> **REQUEST**
Reproduce the text below verbatim, starting at the line containing "this 980×653 image." and ending at the line containing "damaged roof section [516, 354, 768, 430]", both lines included.

> **RECORD SET**
►
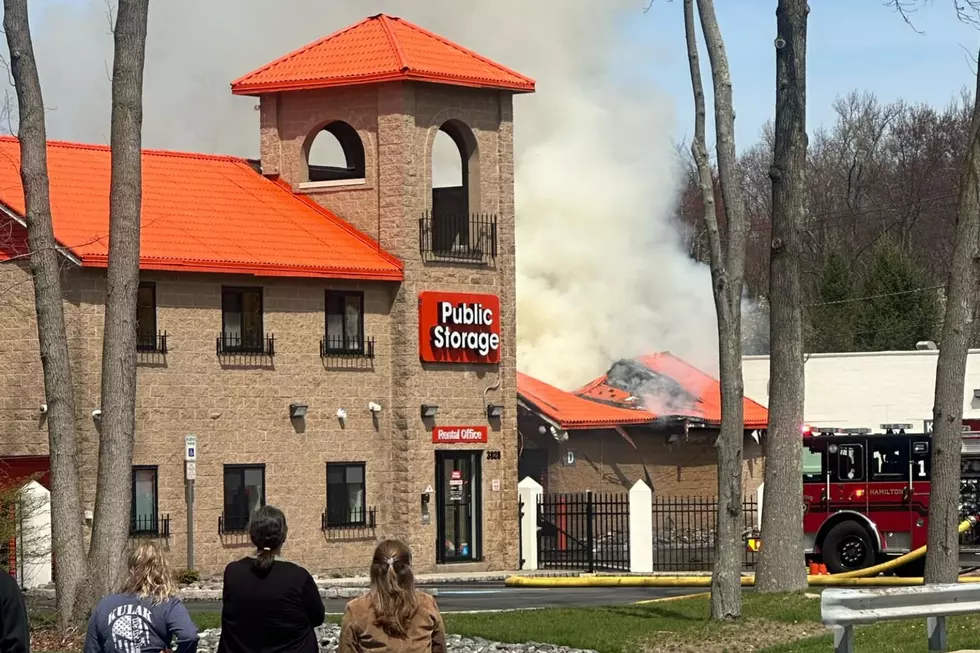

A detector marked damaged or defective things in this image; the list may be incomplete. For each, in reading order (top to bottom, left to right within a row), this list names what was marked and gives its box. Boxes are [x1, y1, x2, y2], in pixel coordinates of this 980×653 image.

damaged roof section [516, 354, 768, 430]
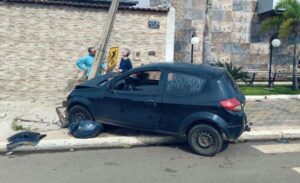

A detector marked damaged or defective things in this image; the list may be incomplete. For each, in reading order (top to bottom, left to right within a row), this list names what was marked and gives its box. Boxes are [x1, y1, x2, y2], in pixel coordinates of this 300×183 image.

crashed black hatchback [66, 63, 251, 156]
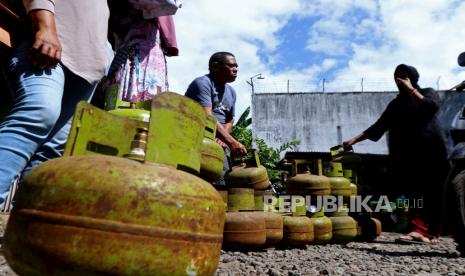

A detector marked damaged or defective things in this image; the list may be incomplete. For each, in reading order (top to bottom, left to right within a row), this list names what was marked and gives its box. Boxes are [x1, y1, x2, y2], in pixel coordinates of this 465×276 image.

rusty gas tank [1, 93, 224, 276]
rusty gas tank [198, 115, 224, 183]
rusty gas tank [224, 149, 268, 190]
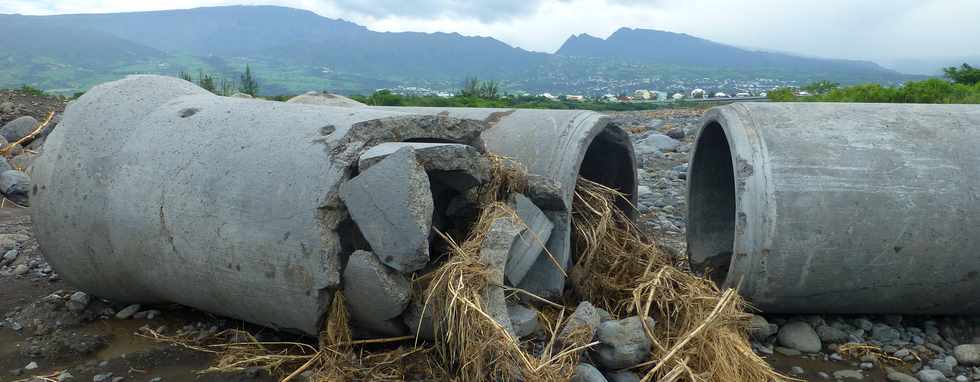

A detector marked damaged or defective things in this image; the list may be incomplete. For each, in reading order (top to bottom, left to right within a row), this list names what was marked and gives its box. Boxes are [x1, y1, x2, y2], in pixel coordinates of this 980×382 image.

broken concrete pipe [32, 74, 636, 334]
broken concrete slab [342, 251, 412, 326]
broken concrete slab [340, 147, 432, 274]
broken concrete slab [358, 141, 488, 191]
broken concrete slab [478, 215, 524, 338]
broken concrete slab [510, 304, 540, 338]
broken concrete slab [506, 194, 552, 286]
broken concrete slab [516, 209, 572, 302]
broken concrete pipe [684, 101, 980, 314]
◄
►
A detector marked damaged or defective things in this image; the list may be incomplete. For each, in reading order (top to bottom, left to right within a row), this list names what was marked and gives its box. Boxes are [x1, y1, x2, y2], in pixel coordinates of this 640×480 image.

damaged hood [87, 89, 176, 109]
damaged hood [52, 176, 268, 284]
◄
> **EXERCISE OUTPUT**
A detector marked damaged or defective things in this image; the list may be incomplete. For each, in reading order (top to bottom, left to right within a row), this list names what was marked and gives its box. Boxes are [x1, y1, x2, y2], in pixel coordinates of this 980×653 image.

damaged roof section [516, 354, 768, 430]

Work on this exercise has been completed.